Another pitch for travel in south-eastern Africa: I finally got to watch Anthony Bourdain’s “No Reservations” episode on Mozambican food and culture. He boasts that Mozambique has the best food that he has eaten in all of Africa, which I wouldn’t doubt for a second (thanks to awesome seafood, a plethora of coconut-inspired dishes, and piri-piri (spicy) grilled chicken), and he shares some great visual shots of and interviews about the real Mozambique. Though his rather harsh commentary on Portuguese colonialism and the rebel group Renamo is only mostly deserved (and his impressions of Frelimo, the political group in power since independence, are more than a tab idealistic), he paints a slightly forlorn portrait of poverty in Mozambique. Yes, people are extremely poor. Yes, people live without running water, electricity, and grocery stores. But, to quote my sister who visited last week, people make it work and just go on living their lives. African poverty is generally less sad in real life than it is usually depicted through film and photographs. But Bourdain did take care to include how downright nice and welcoming and peaceful Mozambicans are, all undoubtedly deserved appellations. And he did ultimately claim that the hostility of many recently post-civil war African countries is nonexistent here, giving Mozambique a bright future, which is definitely true in my experience. If you want a taste of this, usually, fantastic country, definitely try to get your hands on a copy of the show.
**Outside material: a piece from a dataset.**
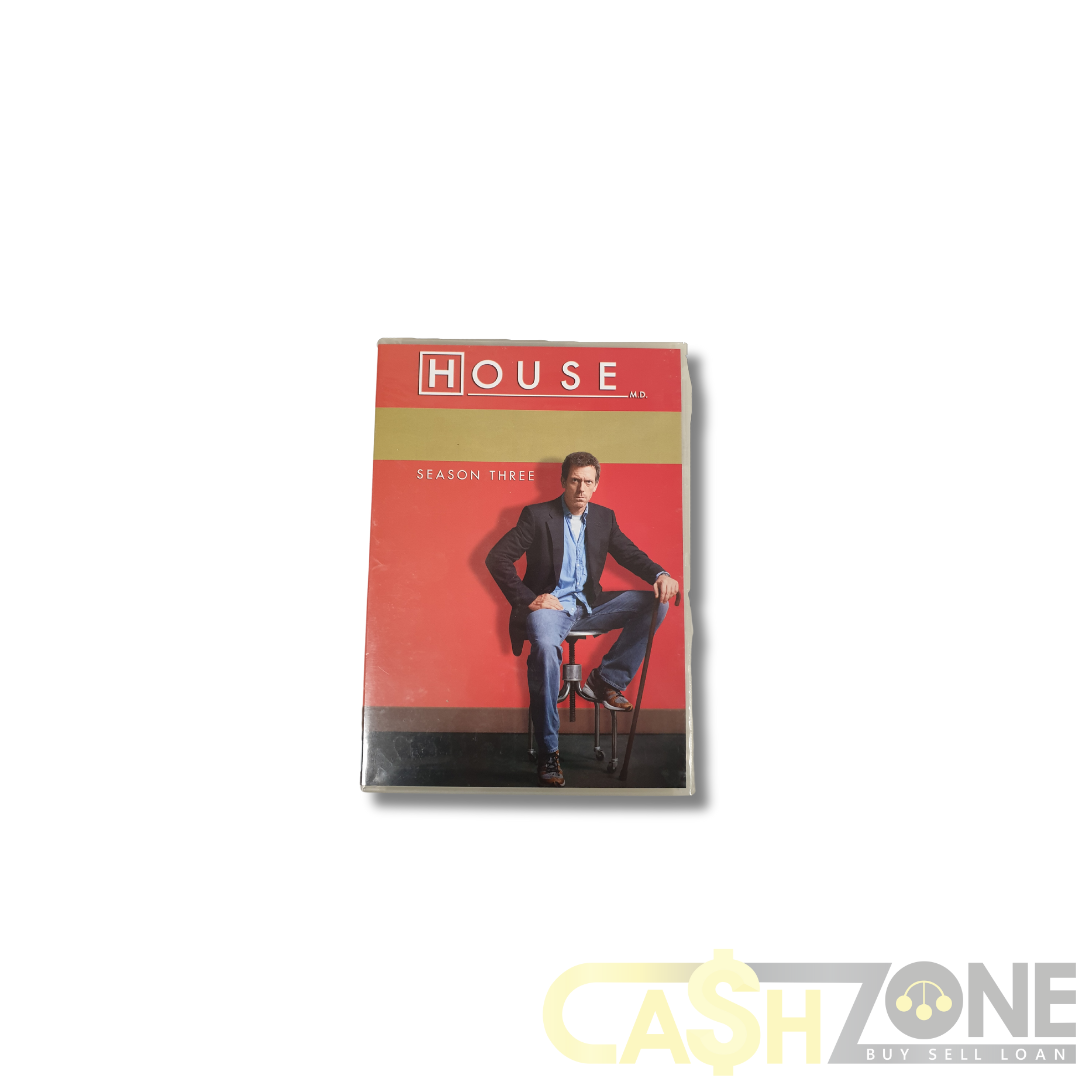 House Season Three DVD TV Show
Our copy machine finally arrived, but it was not the warm welcome I had anticipated. First, the teachers all individually commented that the machine was old and ugly. Well, I told them, it is second-hand because the brand-new ones were 3 times as expensive and even the money to get this second-hand one was a stretch. And the copy machine definitely performs its intended purpose: it makes copies! They still shook their heads. Then I told them that they would still have to pay for copies (though the price would be half of the price in town). WHAT!? they shrieked, this is our copy machine! Well, I replied, after we use all the initial paper and toner that our grant funds purchased, how will we buy more? They all just sat there, and I read their minds: we will wait for the next white person to buy us more.
Oh right. Duh…
But still, I think they will warm up to the copy machine once they start to see the benefits and I therefore thank everyone who contributed to this project. It will tremendously help my school for years to come as they get the copy-business underway and can use the profits to fund projects that directly profit the school and the students. Obrigada!